Vevencia WILSON, Plaintiff-Appellee,
v.
Charles WILSON, Defendant-Appellant.
No. 894DC513.
Court of Appeals of North Carolina.
April 17, 1990.*355 Larry J. Miner, Jacksonville, for plaintiff appellee.
Paul A. Hardison, Jacksonville, for defendant appellant.
PHILLIPS, Judge.
On 15 October 1987 plaintiff brought this action for a divorce from bed and board. Though defendant was never served with the summons and complaint nor with the alias and pluries summons, which were duly issued, when the matter came on for hearing on 29 December 1987 a judgment for divorce from bed and board that defendant consented to was entered. On 20 January 1988 plaintiff was killed in an automobile accident. On 26 July 1988 defendant moved to set the consent judgment aside, asserting that he was not then represented by counsel and was not advised of the judgment's effect, and that at the time the judgment was entered the parties had resumed the marital relationship. Following a hearing, defendant's motion for relief under Rule 60(b), N.C. Rules of Civil Procedure, was denied. We affirm.
Defendant's principal argument that the court had no jurisdiction over him since he was never served with process has no basis. By signing the consent judgment, which he admits, defendant made a general appearance in the case and thus submitted himself to the jurisdiction of the court. M.G. Newell Company, Inc. v. Wyrick, 91 N.C.App. 98, 370 S.E.2d 431 (1988); Blackwell v. Massey, 69 N.C.App. 240, 316 S.E.2d 350 (1984).
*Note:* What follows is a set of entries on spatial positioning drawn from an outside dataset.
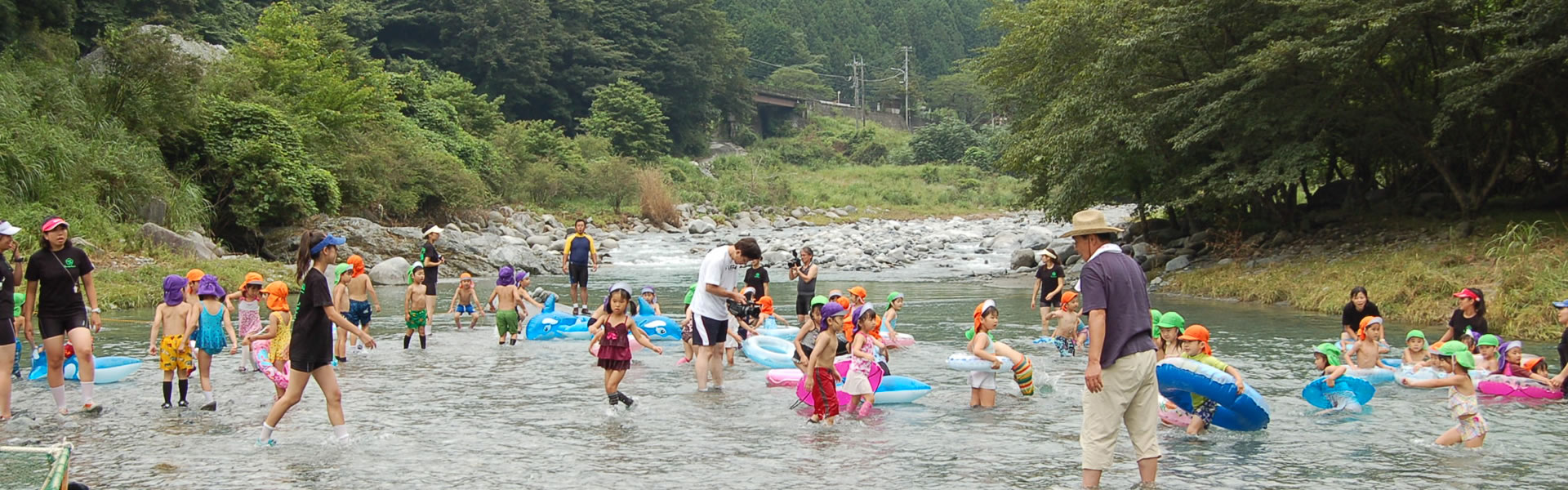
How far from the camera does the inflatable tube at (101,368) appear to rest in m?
10.2

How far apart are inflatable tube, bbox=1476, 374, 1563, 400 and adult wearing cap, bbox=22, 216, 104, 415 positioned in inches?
441

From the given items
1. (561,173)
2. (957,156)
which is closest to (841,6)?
(957,156)

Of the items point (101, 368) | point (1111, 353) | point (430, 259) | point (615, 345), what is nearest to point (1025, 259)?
point (430, 259)

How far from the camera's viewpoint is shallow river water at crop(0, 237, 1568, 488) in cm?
688

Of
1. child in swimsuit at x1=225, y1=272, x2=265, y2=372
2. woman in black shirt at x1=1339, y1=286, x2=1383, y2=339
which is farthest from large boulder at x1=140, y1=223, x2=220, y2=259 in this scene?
woman in black shirt at x1=1339, y1=286, x2=1383, y2=339

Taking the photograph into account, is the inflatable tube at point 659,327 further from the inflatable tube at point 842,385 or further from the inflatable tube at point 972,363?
the inflatable tube at point 972,363

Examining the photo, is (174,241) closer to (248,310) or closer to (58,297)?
(248,310)

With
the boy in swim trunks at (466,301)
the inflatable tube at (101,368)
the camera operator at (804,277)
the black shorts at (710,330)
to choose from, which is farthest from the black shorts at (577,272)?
the black shorts at (710,330)

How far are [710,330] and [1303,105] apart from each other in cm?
1647

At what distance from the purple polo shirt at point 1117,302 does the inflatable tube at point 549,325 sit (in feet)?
32.2

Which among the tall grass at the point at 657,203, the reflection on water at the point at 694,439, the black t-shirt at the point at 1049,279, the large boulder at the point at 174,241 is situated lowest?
the reflection on water at the point at 694,439

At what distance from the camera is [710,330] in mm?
10039

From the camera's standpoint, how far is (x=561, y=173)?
51.0 m

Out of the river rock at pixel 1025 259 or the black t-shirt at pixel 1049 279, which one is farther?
the river rock at pixel 1025 259
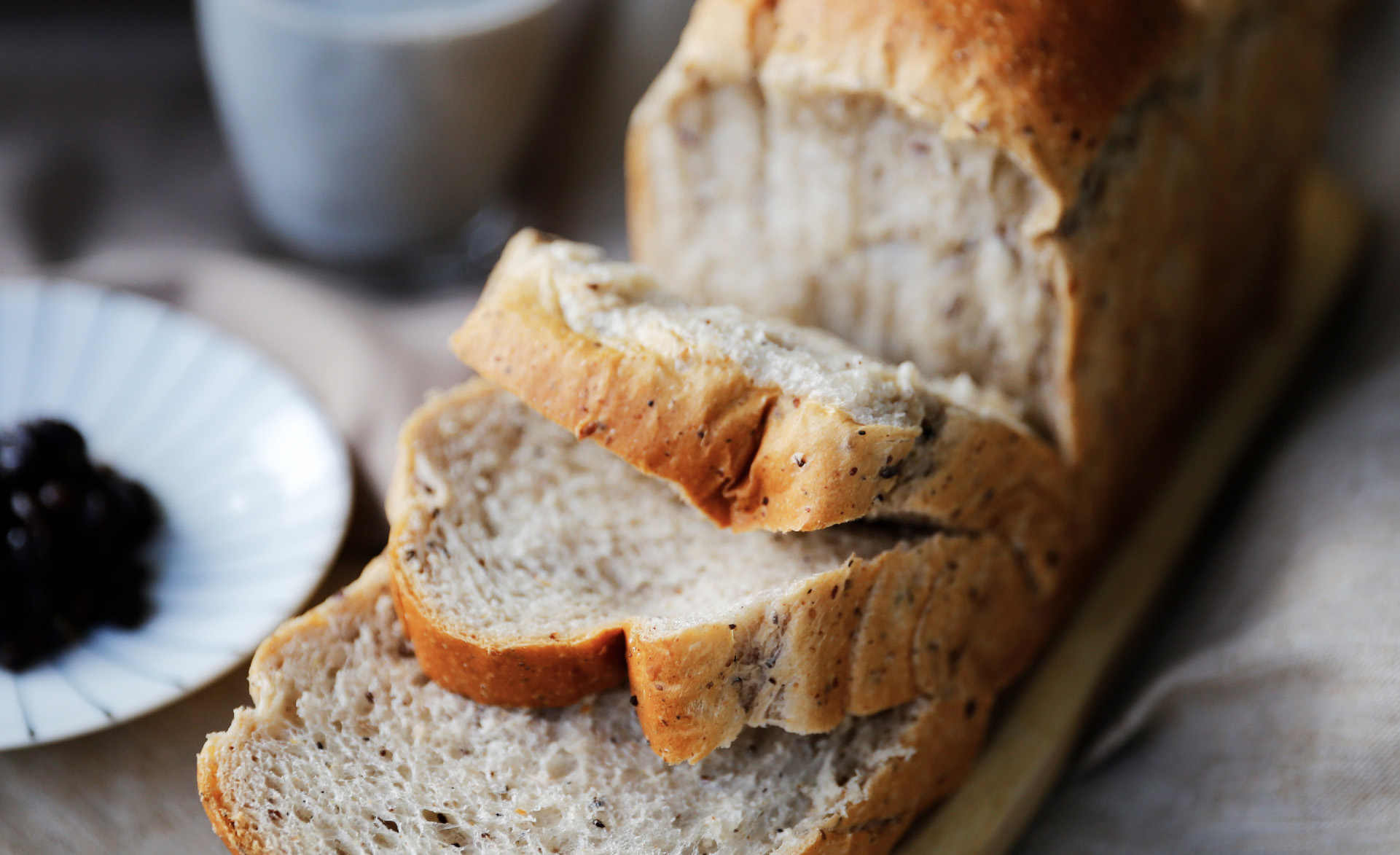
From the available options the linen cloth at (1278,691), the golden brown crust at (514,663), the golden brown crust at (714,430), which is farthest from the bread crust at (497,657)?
the linen cloth at (1278,691)

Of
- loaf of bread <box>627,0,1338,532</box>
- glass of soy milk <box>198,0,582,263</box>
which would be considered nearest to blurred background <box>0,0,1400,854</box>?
glass of soy milk <box>198,0,582,263</box>

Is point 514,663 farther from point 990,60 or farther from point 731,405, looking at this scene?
point 990,60

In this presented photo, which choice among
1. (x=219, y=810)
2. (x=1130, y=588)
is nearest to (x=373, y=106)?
(x=219, y=810)

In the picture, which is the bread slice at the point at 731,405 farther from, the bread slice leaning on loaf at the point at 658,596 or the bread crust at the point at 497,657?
the bread crust at the point at 497,657

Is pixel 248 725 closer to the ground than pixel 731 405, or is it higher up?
closer to the ground

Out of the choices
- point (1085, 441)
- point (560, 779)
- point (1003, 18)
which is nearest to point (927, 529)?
point (1085, 441)

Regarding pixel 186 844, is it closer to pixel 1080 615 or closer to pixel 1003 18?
pixel 1080 615

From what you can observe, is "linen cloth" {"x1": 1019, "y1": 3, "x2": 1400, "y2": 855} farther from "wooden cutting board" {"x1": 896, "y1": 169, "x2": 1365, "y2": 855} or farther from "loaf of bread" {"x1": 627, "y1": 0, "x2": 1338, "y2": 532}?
"loaf of bread" {"x1": 627, "y1": 0, "x2": 1338, "y2": 532}
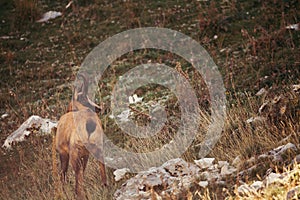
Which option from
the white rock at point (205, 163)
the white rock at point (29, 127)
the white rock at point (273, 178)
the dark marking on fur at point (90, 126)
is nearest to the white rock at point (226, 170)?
the white rock at point (205, 163)

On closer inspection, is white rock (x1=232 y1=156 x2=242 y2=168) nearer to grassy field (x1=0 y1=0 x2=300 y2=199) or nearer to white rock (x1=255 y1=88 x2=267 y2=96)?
grassy field (x1=0 y1=0 x2=300 y2=199)

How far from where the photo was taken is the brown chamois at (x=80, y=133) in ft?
19.2

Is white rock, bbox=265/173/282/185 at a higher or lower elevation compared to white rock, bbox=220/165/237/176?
higher

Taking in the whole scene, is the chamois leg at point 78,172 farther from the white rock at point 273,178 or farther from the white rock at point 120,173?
the white rock at point 273,178

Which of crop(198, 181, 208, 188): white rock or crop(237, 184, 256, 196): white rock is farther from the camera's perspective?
crop(198, 181, 208, 188): white rock

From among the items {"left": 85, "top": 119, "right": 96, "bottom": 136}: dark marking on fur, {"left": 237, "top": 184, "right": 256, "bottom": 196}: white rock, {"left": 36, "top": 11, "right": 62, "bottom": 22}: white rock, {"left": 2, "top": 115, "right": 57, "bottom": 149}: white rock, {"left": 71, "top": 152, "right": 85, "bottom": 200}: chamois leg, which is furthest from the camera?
{"left": 36, "top": 11, "right": 62, "bottom": 22}: white rock

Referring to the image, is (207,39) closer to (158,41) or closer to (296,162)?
(158,41)

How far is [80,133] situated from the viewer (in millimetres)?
5844

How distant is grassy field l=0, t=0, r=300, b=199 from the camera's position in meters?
7.13

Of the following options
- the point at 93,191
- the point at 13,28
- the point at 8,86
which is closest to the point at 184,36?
the point at 8,86

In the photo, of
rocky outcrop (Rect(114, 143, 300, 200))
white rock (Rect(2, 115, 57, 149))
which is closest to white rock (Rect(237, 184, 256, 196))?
rocky outcrop (Rect(114, 143, 300, 200))

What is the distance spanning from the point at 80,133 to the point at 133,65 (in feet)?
22.6

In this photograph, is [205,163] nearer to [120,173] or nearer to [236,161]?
[236,161]

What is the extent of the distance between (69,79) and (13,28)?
4.54m
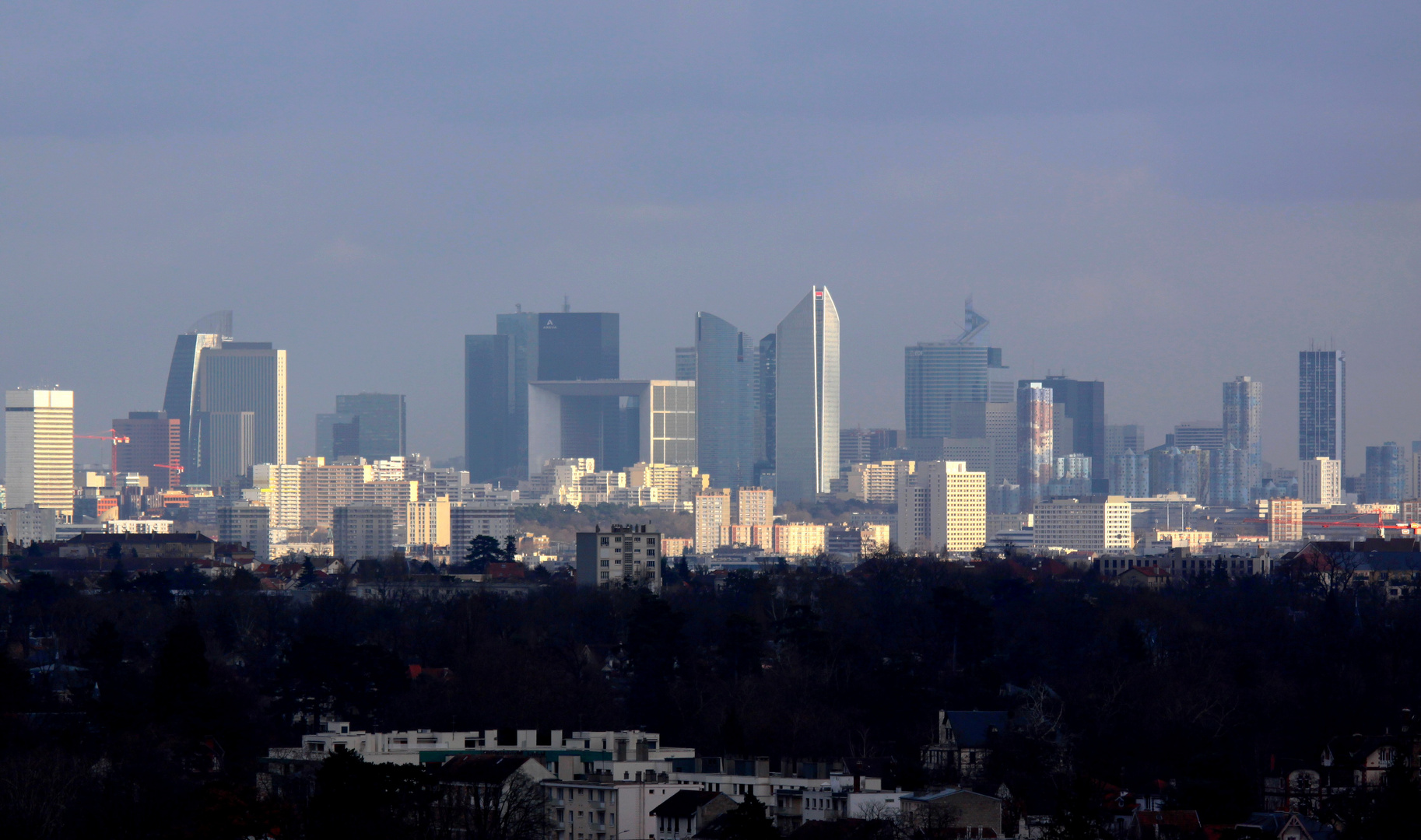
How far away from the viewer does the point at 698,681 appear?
63.3 m

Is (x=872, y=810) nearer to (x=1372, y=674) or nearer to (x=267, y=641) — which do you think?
(x=1372, y=674)

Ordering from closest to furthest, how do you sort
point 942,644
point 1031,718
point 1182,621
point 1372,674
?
point 1031,718
point 1372,674
point 942,644
point 1182,621

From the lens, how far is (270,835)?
3747 cm

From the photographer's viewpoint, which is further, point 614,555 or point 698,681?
point 614,555

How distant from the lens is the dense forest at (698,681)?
150 feet

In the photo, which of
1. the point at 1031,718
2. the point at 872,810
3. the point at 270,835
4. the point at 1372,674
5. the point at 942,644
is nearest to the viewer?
the point at 270,835

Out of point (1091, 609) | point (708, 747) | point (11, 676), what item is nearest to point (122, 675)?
point (11, 676)

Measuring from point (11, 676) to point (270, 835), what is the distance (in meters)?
16.4

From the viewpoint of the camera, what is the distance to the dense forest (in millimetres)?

The other grounds defendant asserts state no basis for judicial relief: Obtaining counsel if he needed one was his responsibility, not the plaintiff's or the court's; and having participated in obtaining the judgment by misrepresenting to the court that the parties were separated, rather than reconciled, is no ground for releasing him from the judgment. Furthermore, except for the jurisdictional contention the motion was addressed to the sound discretion of the trial court, Sink v. Easter, 288 N.C. 183, 217 S.E.2d 532 (1975), and no abuse is apparent. Harris v. Harris, 307 N.C. 684, 300 S.E.2d 369 (1983).
Affirmed.
HEDRICK, C.J., and GREENE, J., concur.